After these scenarios, I tried to use machine learning using nltk and tokenizing the sentences. The result was the same with first line because I found this approach works same as dividing using period character.
The code for nltk:
import nltk
from nltk.tokenize import sent_tokenize, word_tokenize
from nltk.tag import pos_tag
from nltk.chunk import ne_chunk
from nltk.tree import Tree
# Sample text
text = """1515 Pacific Ave, Los Angeles, CA 90291, United States
(541) 754-3010 · [email protected]
MICHELLE LOPEZ, Fashion Designer
Expert Fashion Designer with 11+ years’ experience in women’s
high-end shoes Launched product lines for Chanel and Gucci
Designs showcased in Elle and Vogue Attained recognition of
top seller fashionista in 2017"""
# Remove new line characters
text = text.replace("\n", " ")
# Tokenize into sentences
sentences = sent_tokenize(text)
# Tokenize into words
tokenized_sentences = [word_tokenize(sentence) for sentence in sentences]
# Part-of-speech tagging
pos_tagged_sentences = [pos_tag(tokens) for tokens in tokenized_sentences]
# Named Entity Recognition (NER)
ner_tagged_sentences = [ne_chunk(pos_tag(tokens)) for tokens in tokenized_sentences]
# Helper function to convert tagged sentence to tree format
def to_tree(chunked_sentence):
return Tree(chunked_sentence.label(), [to_tree(c) if isinstance(c, Tree) else c[0] for c in chunked_sentence])
# Print the reconstructed sentences
for sentence, ner_tagged_sentence in zip(sentences, ner_tagged_sentences):
reconstructed_sentence = " ".join(to_tree(ner_tagged_sentence).leaves())
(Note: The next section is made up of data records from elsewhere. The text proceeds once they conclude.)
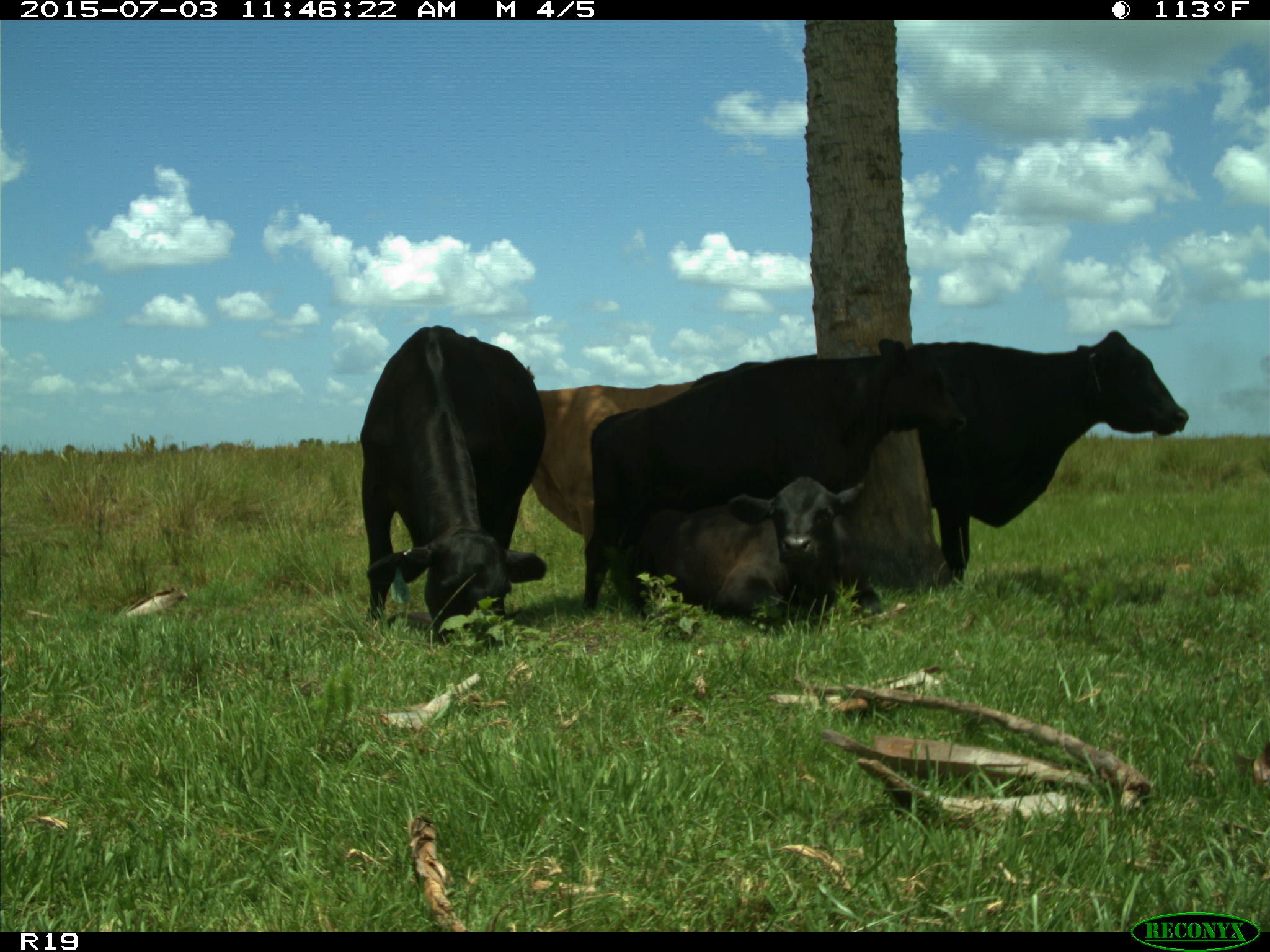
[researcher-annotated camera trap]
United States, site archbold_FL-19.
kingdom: Animalia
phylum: Chordata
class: Mammalia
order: Artiodactyla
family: Bovidae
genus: Bos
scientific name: Bos taurus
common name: domestic cow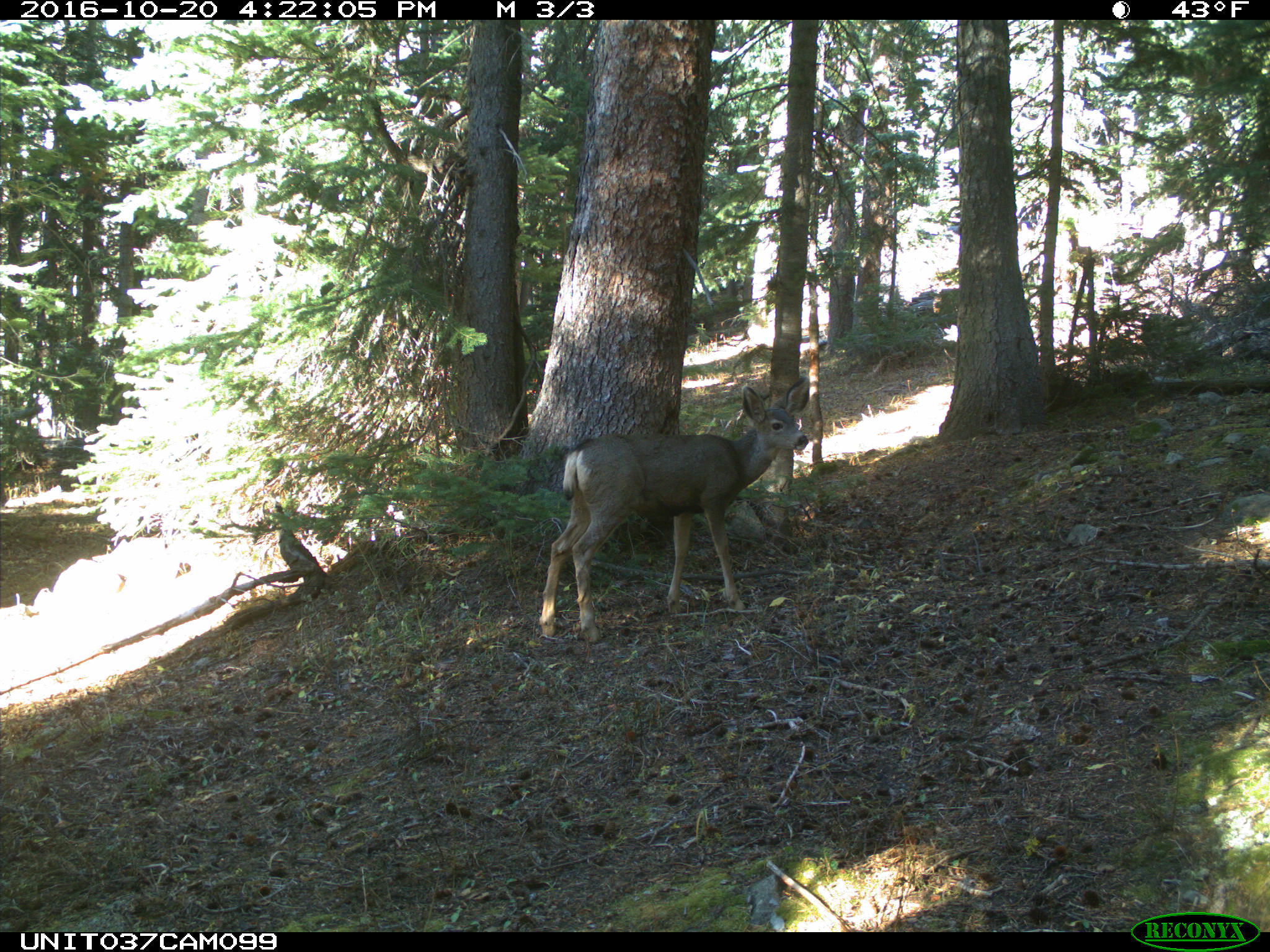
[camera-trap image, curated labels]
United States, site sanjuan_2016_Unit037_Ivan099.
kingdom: Animalia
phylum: Chordata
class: Mammalia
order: Artiodactyla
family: Cervidae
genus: Odocoileus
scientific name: Odocoileus hemionus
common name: mule deer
Odocoileus hemionus (mule deer).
print(reconstructed_sentence)
Expectations
So, I want to process using nlp and I have actually visited the huggingface and looked through all the pipelines. But, unfortunately, cannot find a pipeline which could do this task. I may need to train some model, but, so far I have tried, different NER models which could only label the sentences so it does not work.